**OPDRACHT A**
Tot welke datum had de kinderrechter volgens de uitspraak de machtiging tot uithuisplaatsing bekort?
**OPDRACHT B**
Neem uit de uitspraak letterlijk alles over vanaf "In deze zaak" tot en met "niet kon accepteren.".

**DOCUMENTFRAGMENT**
□ □ □ □ □ □ □
ECLI:NL:GHARL:2017:7615

Gerechtshof Arnhem-Leeuwarden

Datum uitspraak
31 augustus 2017
Publicatiedatum
31 augustus 2017
Zaaknummer
200.219.851
Instantie
Gerechtshof Arnhem-Leeuwarden
Type
Uitspraak
Rechtsgebied
Civiel recht; Personen- en familierecht
Procedures
  • Hoger beroep
Vindplaatsen
  • Rechtspraak.nl
AI samenvatting door LexboostAutomatisch gegenereerd

Beëindiging uithuisplaatsing van een minderjarige en de procedure rondom het verzoek tot terugplaatsing

In deze zaak heeft het Gerechtshof Arnhem-Leeuwarden op 31 augustus 2017 uitspraak gedaan in hoger beroep over de beëindiging van de uithuisplaatsing van een minderjarige, hier aangeduid als [kind]. De zaak is gestart door een verzoek van de gecertificeerde instelling, Stichting Leger des Heils Jeugdbescherming & Reclassering, die in hoger beroep ging tegen een eerdere beschikking van de kinderrechter in de rechtbank Overijssel. De kinderrechter had op 17 juli 2017 de machtiging tot uithuisplaatsing van [kind] bekort tot 1 september 2017, wat de GI niet kon accepteren.

Het hof heeft vastgesteld dat [kind] haar verzoek om terugplaatsing bij de moeder direct bij de kinderrechter heeft ingediend, zonder eerst een verzoek bij de GI in te dienen. Dit is in strijd met de wettelijke procedure zoals vastgelegd in het Burgerlijk Wetboek. Het hof heeft geoordeeld dat [kind] niet-ontvankelijk moet worden verklaard in haar verzoek, omdat zij niet de juiste procedure heeft gevolgd. Het hof heeft de beschikking van de kinderrechter vernietigd en het verzoek van [kind] ter verdere afhandeling doorgestuurd naar de GI.
□ □ □ □ □ □ □
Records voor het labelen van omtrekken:

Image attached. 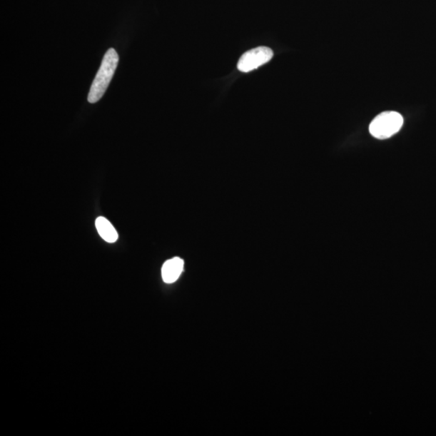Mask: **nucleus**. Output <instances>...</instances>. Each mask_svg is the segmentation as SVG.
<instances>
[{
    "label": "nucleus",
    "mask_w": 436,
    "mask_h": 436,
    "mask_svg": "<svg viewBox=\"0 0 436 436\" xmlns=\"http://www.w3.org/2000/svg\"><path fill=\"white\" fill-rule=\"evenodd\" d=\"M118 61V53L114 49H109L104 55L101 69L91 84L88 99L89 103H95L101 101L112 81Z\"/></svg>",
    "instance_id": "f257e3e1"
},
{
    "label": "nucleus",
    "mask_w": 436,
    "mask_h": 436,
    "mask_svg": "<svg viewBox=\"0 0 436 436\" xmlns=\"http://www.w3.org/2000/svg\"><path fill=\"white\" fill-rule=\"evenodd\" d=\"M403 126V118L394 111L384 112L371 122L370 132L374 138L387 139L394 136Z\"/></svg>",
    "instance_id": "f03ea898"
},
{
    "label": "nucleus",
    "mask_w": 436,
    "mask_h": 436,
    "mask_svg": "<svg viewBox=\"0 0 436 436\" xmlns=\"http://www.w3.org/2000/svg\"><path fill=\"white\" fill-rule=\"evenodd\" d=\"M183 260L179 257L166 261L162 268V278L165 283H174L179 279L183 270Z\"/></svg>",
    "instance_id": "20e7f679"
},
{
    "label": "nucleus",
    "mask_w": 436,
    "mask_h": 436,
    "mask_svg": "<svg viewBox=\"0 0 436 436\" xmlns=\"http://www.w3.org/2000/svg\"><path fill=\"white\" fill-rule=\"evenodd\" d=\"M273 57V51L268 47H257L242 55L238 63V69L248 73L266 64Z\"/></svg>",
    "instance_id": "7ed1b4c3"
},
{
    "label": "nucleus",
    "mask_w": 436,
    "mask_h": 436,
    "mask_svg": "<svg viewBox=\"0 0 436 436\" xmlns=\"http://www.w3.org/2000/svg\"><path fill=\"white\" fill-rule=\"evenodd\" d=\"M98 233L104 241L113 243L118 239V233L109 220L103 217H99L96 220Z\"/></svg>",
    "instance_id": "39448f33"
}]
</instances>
□ □ □ □ □ □ □
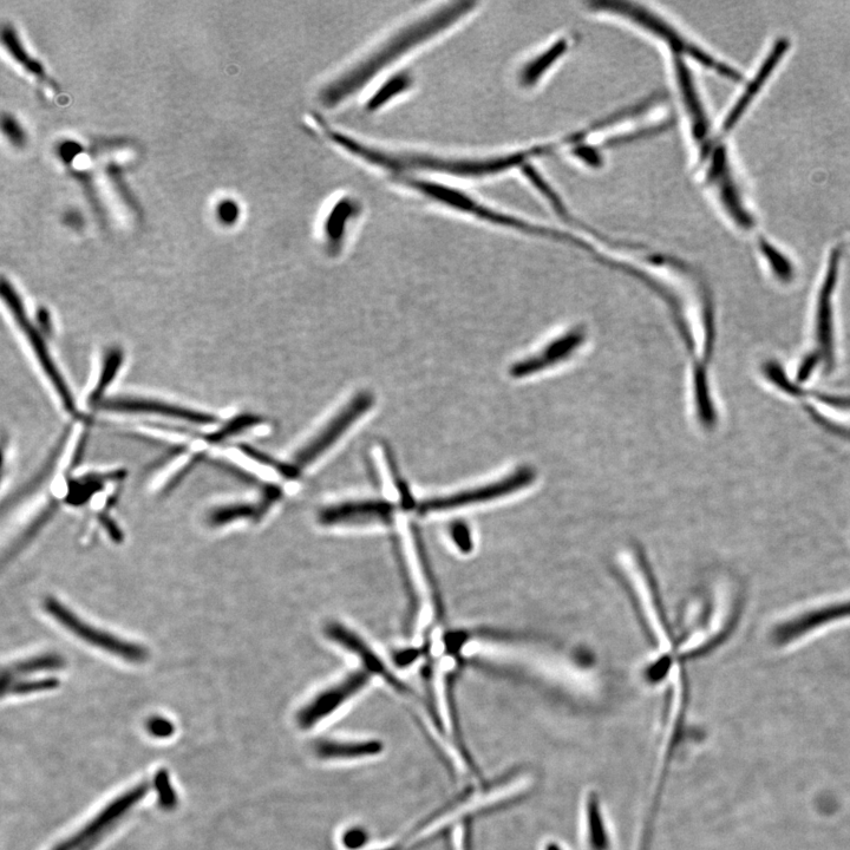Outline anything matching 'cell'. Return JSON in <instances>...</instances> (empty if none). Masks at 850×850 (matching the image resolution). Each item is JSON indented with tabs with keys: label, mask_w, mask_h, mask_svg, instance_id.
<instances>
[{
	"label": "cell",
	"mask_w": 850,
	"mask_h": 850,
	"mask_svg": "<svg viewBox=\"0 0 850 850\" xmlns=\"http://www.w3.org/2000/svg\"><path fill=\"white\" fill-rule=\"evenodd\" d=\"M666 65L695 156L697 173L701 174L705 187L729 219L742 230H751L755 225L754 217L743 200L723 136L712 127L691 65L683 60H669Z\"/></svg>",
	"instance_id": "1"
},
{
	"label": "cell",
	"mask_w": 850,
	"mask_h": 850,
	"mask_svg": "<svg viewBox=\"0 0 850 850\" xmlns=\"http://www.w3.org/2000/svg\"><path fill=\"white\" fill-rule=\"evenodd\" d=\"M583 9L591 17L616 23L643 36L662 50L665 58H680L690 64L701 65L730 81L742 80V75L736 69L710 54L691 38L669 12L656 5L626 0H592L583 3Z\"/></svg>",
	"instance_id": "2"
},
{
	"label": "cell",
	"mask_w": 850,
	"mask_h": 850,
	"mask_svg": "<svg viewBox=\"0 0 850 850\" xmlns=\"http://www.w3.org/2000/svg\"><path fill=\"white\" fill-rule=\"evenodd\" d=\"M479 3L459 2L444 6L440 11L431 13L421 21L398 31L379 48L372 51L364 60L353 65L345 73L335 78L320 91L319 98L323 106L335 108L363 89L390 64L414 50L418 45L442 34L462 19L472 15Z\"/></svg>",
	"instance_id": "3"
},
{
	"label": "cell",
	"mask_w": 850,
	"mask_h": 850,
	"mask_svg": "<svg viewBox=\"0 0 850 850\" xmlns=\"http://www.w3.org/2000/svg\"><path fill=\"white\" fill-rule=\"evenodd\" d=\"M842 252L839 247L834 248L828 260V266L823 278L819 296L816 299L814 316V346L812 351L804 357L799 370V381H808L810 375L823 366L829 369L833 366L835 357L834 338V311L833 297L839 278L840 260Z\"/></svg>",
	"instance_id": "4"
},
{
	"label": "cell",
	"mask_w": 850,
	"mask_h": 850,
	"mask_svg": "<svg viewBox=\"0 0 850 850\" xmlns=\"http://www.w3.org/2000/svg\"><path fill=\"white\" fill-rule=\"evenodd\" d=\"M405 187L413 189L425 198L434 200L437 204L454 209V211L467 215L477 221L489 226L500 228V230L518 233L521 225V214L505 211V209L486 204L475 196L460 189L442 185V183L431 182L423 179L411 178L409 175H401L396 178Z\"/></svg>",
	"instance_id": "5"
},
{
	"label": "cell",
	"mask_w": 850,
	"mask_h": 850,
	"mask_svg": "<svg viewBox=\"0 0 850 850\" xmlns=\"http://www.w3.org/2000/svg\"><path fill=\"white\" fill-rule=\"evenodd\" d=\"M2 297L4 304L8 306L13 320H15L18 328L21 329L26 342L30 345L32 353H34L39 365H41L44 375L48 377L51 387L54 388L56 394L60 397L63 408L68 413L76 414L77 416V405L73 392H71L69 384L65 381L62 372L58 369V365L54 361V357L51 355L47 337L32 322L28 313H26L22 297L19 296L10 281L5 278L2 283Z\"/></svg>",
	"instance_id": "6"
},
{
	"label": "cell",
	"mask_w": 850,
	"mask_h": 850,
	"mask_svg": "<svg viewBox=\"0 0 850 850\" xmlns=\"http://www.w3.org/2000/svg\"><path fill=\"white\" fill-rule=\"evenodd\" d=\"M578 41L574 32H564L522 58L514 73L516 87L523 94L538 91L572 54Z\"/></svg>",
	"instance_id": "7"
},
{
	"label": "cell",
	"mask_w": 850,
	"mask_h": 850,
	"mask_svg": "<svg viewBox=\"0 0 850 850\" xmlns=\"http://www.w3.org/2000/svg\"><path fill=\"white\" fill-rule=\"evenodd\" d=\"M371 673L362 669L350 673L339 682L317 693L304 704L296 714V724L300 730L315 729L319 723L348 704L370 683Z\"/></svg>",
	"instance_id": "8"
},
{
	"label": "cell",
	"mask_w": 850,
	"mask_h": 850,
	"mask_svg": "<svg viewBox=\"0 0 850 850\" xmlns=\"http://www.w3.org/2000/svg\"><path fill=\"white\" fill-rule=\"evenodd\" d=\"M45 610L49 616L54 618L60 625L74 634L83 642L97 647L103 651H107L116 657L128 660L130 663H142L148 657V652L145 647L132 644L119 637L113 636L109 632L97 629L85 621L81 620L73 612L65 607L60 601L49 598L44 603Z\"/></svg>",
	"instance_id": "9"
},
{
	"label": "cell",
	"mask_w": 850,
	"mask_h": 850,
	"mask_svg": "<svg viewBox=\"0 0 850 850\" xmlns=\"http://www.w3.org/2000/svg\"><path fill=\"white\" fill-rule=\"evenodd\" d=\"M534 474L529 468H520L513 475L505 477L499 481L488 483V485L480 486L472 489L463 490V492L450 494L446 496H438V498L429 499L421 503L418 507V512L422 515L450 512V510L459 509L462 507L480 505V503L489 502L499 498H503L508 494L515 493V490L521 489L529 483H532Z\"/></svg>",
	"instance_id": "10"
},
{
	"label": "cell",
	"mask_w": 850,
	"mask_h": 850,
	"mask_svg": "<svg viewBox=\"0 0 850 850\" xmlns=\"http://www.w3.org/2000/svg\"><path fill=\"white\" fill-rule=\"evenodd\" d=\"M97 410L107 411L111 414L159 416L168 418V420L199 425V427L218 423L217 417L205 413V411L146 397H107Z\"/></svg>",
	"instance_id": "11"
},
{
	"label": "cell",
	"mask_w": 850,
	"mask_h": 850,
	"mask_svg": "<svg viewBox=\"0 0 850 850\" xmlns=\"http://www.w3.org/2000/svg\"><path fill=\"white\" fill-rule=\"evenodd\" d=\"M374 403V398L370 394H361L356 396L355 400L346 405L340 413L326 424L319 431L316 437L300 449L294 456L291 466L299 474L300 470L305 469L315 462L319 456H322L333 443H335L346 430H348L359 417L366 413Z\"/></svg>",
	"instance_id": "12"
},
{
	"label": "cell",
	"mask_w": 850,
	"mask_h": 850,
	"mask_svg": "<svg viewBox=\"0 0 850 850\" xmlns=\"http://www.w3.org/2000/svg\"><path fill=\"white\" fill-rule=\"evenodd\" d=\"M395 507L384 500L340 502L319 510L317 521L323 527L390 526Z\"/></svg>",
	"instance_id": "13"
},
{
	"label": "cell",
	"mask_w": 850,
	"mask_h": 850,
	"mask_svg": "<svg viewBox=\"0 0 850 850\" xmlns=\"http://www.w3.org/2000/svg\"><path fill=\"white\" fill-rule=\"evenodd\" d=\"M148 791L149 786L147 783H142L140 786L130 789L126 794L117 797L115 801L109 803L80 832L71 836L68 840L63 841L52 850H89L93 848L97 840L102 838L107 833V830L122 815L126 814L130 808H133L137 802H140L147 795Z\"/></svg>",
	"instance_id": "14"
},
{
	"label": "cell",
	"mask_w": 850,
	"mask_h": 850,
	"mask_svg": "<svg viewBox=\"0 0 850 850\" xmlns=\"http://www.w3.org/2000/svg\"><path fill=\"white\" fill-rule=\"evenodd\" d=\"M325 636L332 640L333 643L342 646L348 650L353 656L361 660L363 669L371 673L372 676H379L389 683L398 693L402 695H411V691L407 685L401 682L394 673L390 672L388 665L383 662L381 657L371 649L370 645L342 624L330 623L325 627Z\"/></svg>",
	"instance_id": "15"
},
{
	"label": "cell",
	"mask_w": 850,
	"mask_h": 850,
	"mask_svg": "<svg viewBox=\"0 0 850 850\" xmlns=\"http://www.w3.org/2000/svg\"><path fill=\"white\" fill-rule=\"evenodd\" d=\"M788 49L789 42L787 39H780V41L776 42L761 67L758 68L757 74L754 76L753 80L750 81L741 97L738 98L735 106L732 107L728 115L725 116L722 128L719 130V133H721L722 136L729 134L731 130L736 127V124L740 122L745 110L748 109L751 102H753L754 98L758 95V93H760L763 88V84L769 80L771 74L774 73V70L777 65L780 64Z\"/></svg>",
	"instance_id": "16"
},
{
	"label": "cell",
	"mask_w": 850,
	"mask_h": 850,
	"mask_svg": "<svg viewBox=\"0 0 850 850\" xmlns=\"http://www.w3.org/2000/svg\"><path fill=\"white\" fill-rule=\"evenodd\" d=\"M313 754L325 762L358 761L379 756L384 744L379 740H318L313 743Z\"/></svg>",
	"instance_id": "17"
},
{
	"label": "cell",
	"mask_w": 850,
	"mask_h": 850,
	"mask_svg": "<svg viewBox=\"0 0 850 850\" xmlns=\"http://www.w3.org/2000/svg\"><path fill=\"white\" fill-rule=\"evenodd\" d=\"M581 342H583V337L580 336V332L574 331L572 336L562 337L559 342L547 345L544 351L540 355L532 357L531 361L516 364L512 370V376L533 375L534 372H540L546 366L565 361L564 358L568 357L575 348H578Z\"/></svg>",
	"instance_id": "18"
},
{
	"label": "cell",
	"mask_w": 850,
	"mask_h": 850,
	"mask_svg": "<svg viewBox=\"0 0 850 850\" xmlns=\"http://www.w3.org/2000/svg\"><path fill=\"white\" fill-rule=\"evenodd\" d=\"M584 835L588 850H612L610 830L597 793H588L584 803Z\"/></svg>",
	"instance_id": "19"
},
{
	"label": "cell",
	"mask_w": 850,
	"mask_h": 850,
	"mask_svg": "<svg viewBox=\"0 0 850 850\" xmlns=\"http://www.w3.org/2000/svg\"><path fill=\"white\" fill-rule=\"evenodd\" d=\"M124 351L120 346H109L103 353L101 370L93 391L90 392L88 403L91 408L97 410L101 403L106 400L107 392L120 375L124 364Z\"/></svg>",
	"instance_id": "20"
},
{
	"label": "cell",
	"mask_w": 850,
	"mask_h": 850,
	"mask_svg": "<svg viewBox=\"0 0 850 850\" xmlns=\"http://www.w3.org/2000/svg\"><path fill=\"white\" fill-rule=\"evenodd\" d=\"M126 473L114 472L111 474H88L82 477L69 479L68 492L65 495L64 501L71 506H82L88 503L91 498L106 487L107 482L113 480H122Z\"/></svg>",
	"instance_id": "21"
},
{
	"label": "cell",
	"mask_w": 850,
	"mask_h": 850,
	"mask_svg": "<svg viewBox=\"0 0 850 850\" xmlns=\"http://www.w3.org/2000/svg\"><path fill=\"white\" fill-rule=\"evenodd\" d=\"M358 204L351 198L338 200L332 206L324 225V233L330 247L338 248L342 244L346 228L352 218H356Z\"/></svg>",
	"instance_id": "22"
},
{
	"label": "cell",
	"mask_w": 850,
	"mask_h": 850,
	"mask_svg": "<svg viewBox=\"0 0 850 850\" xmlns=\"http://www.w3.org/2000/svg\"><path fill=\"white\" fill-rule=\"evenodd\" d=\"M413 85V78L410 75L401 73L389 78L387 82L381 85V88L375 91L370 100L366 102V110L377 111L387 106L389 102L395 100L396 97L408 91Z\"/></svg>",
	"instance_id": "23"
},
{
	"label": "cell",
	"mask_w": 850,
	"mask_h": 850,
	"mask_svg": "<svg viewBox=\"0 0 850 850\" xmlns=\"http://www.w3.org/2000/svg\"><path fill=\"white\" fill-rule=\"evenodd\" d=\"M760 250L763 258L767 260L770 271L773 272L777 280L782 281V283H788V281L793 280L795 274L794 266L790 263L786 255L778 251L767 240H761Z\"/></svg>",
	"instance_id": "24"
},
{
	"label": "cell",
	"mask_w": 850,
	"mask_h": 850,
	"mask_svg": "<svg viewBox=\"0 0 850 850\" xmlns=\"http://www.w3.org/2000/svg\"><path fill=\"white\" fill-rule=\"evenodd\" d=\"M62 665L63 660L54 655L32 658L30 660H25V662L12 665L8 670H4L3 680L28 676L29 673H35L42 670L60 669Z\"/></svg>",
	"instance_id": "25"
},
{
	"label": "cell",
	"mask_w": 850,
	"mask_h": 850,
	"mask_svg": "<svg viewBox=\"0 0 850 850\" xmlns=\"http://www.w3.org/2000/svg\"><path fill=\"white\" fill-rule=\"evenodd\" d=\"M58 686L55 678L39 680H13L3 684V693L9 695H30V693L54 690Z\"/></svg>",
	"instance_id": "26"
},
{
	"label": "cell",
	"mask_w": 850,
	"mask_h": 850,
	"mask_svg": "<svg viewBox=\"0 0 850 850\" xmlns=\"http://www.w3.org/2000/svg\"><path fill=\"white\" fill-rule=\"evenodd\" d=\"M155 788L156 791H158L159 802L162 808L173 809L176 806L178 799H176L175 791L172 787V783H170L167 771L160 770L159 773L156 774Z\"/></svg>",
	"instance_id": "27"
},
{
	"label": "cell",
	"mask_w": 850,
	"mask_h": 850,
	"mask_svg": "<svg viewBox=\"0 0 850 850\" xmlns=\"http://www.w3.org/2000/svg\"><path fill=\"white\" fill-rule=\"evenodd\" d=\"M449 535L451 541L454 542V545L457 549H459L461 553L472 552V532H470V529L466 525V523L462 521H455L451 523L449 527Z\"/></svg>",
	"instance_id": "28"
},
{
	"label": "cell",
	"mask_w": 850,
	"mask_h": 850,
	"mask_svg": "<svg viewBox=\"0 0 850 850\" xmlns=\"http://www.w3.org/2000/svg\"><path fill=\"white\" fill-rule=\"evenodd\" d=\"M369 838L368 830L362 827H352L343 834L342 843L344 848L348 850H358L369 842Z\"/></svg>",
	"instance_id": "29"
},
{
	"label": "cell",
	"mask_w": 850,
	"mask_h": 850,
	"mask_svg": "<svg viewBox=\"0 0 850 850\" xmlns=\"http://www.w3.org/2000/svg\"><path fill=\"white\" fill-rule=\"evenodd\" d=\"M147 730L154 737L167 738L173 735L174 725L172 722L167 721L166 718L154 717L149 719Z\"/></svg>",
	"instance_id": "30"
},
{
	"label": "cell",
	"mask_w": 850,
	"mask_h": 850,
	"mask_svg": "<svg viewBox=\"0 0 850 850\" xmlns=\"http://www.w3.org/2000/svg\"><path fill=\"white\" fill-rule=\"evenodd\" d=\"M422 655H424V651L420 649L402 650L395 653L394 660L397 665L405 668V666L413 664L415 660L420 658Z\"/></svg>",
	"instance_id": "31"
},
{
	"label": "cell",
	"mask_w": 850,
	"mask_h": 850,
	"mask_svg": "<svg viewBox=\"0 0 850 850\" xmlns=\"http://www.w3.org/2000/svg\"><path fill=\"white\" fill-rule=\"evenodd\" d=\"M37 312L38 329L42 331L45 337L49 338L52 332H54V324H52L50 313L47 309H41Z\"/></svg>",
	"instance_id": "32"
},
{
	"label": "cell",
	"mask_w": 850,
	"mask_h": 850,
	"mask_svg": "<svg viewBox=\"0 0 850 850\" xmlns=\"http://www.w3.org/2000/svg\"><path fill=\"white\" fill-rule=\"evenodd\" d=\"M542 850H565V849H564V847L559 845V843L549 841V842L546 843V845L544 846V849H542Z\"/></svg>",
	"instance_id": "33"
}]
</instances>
□ □ □ □ □ □ □
**VOLLEDIG ANTWOORD A**
Tot 1 september 2017.

**VOLLEDIG ANTWOORD B**
In deze zaak heeft het Gerechtshof Arnhem-Leeuwarden op 31 augustus 2017 uitspraak gedaan in hoger beroep over de beëindiging van de uithuisplaatsing van een minderjarige, hier aangeduid als [kind]. De zaak is gestart door een verzoek van de gecertificeerde instelling, Stichting Leger des Heils Jeugdbescherming & Reclassering, die in hoger beroep ging tegen een eerdere beschikking van de kinderrechter in de rechtbank Overijssel. De kinderrechter had op 17 juli 2017 de machtiging tot uithuisplaatsing van [kind] bekort tot 1 september 2017, wat de GI niet kon accepteren.